===== Material provided =====
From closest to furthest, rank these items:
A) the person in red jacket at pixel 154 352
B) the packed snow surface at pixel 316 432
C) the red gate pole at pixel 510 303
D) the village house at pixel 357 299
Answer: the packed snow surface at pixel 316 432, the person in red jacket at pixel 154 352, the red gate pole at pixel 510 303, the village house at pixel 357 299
=====
Please repeat the records above word for word, keeping every line unchanged and in the same order.

**Reply:**
From closest to furthest, rank these items:
A) the person in red jacket at pixel 154 352
B) the packed snow surface at pixel 316 432
C) the red gate pole at pixel 510 303
D) the village house at pixel 357 299
Answer: the packed snow surface at pixel 316 432, the person in red jacket at pixel 154 352, the red gate pole at pixel 510 303, the village house at pixel 357 299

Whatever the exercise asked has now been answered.